── Lesetext

Dunkle Wolken ziehen auf und die QOTSA offenbaren ihr düsteres, ja beinahe schon psychotisches, zweites Gesicht. Das war man bisher nicht gewohnt und dem ersten Schock folgt Skepsis, die dann zuerst Interesse und schließlich Neugier Platz macht. Ganz automatisch wandert beim Hören der Fokus von den rauhen Riffs zu den fantastischen Gesangslinien Josh Homme´s. Sanft weht einem der Todeshauch in "I Never Came" ins Gesicht, um dann eine wahre Horrorfahrt zu entfesseln. "Someone´s In The Wolf" und "The Blood Is Love" heißen die beiden Hauptprotagonisten dieses Albtraums und ziehen den Hörer mit epenhafter Länge ganz tief in das Schattenreich. Licht fällt da nur noch spärlich durch den Bratgitarrenreißer "Broken Box" rein. Ansonsten gibt es nur noch geisteskranke Sexgeschichten ("Skin On Skin"), abgefuckte Drogentrips ("You´ve Got A Killer Scene There Man") und selbstmörderische Abschiedsgesänge ("Long Slow Goodbye") auf das geschundene Gemüt.

────

Zu beantwortende Fragen —
- 1) Nenne alle Songtitel, die in der Albumkritik vorkommen.
- 2) Stimmen diese Aussagen mit der Albumkritik überein? Antworte jeweils mit Ja oder Nein und zitiere die entscheidende Stelle.
(a) Beim Hören richtet sich die Aufmerksamkeit auf die Gesangslinien von Josh Homme.
(b) Das düstere Gesicht der Band war man bereits gewohnt.
(c) "Broken Box" wird als Bratgitarrenreißer bezeichnet.
- 3) Führe die Albumkritik zum QOTSA-Album nach ihrem letzten Satz weiter.
Die anschließenden Zeilen haben keinen Bezug zur Albumkritik.

── Bereitgestellte Daten

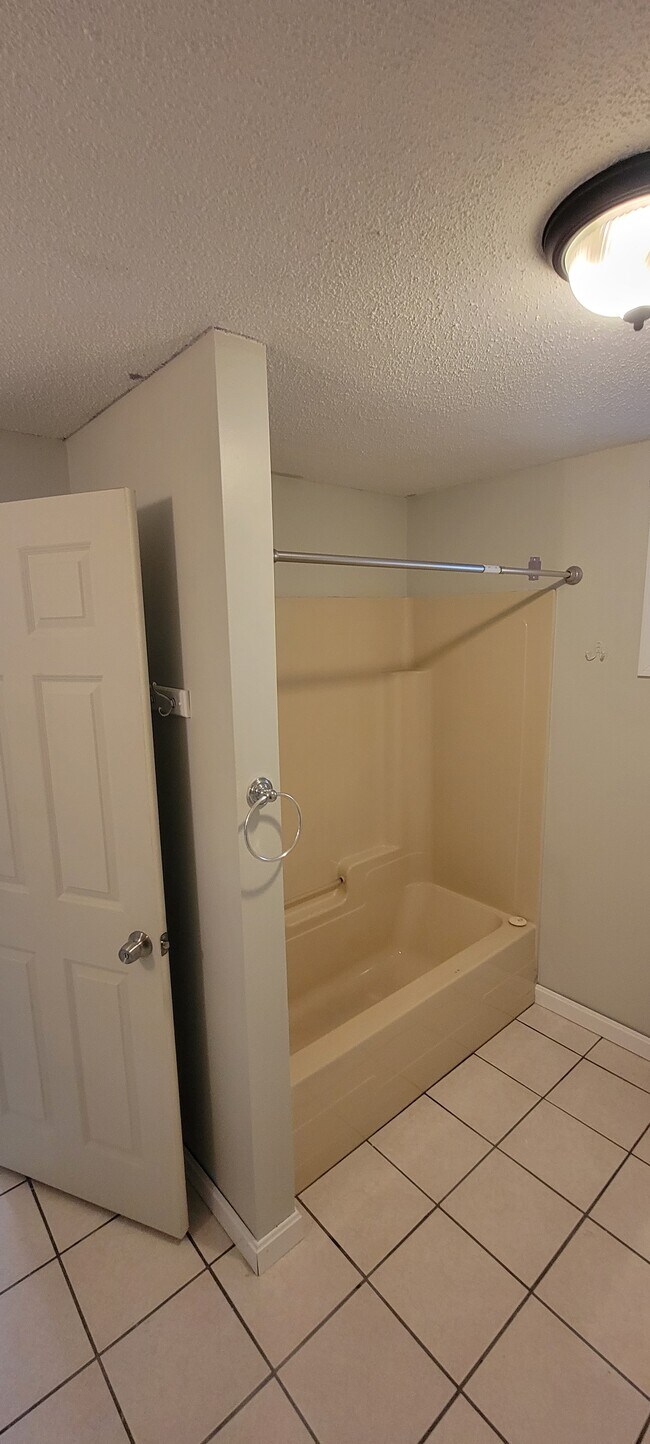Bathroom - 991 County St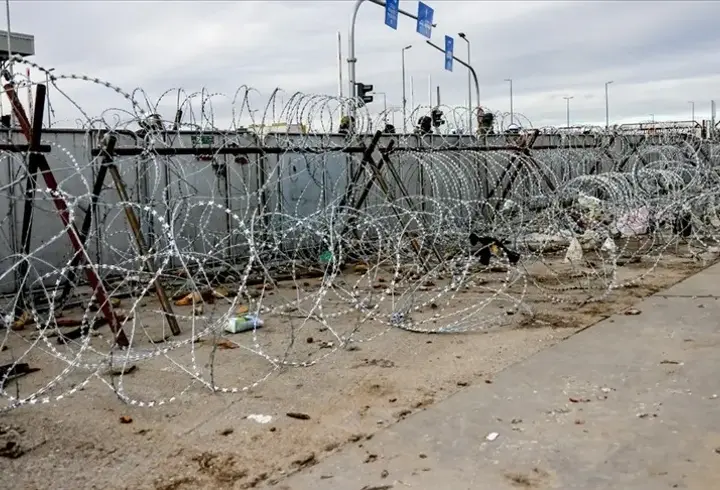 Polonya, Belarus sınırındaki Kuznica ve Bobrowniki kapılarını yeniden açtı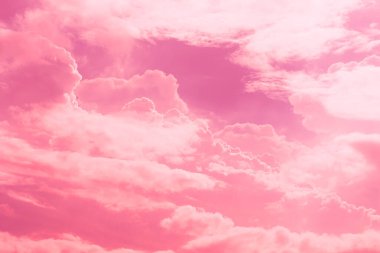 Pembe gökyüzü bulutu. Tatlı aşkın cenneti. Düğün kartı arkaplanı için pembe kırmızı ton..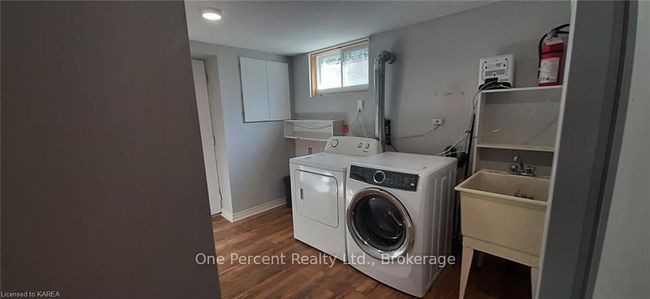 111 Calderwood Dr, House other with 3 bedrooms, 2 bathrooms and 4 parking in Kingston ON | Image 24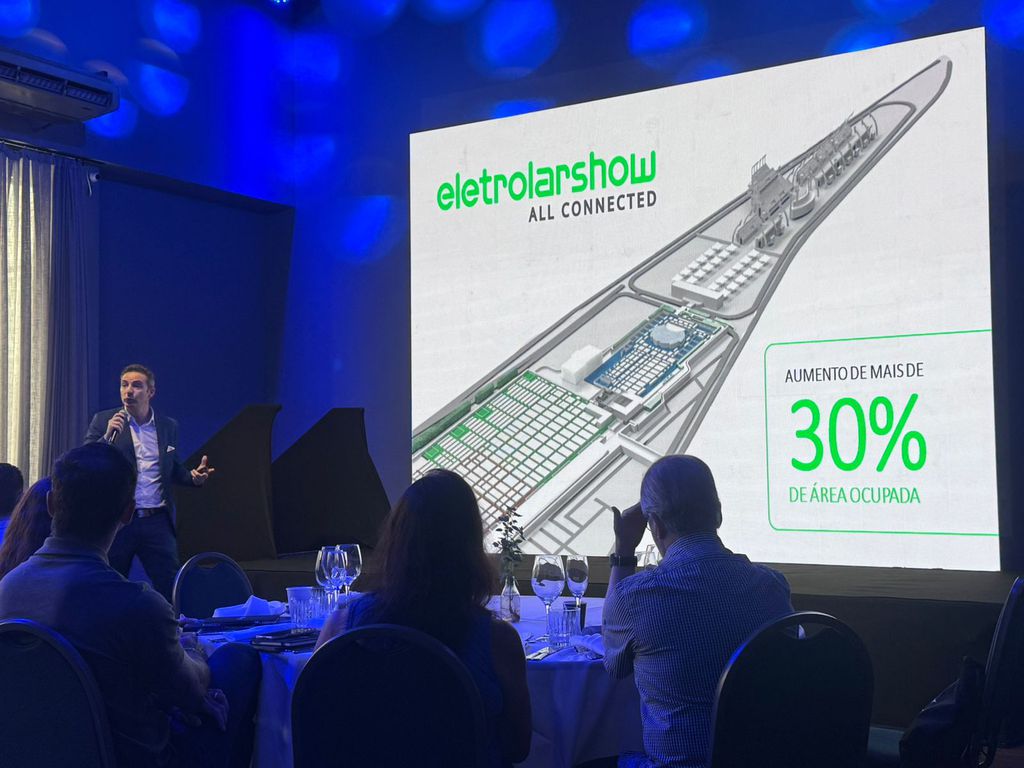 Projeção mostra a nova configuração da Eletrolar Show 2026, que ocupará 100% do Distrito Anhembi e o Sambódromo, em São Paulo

────

Lösungen —
- 1) "I Never Came", "Someone´s In The Wolf", "The Blood Is Love", "Broken Box", "Skin On Skin", "You´ve Got A Killer Scene There Man", "Long Slow Goodbye"

- 2)
(a) Ja: "Ganz automatisch wandert beim Hören der Fokus von den rauhen Riffs zu den fantastischen Gesangslinien Josh Homme´s."
(b) Nein: "Das war man bisher nicht gewohnt"
(c) Ja: "Licht fällt da nur noch spärlich durch den Bratgitarrenreißer "Broken Box" rein."

- 3)
Ein verdammt schwerer Brocken, den uns die Queens hier vorsetzen. Sowas muss man erstmal verarbeiten. Wenn man sich aber auf "Lullabies To Paralyze" einlässt, wirkt das Album wie die meißten Drogen. Zuerst will man nie wieder damit in Berührung kommen, aber dann lässt es einen doch nie wieder los.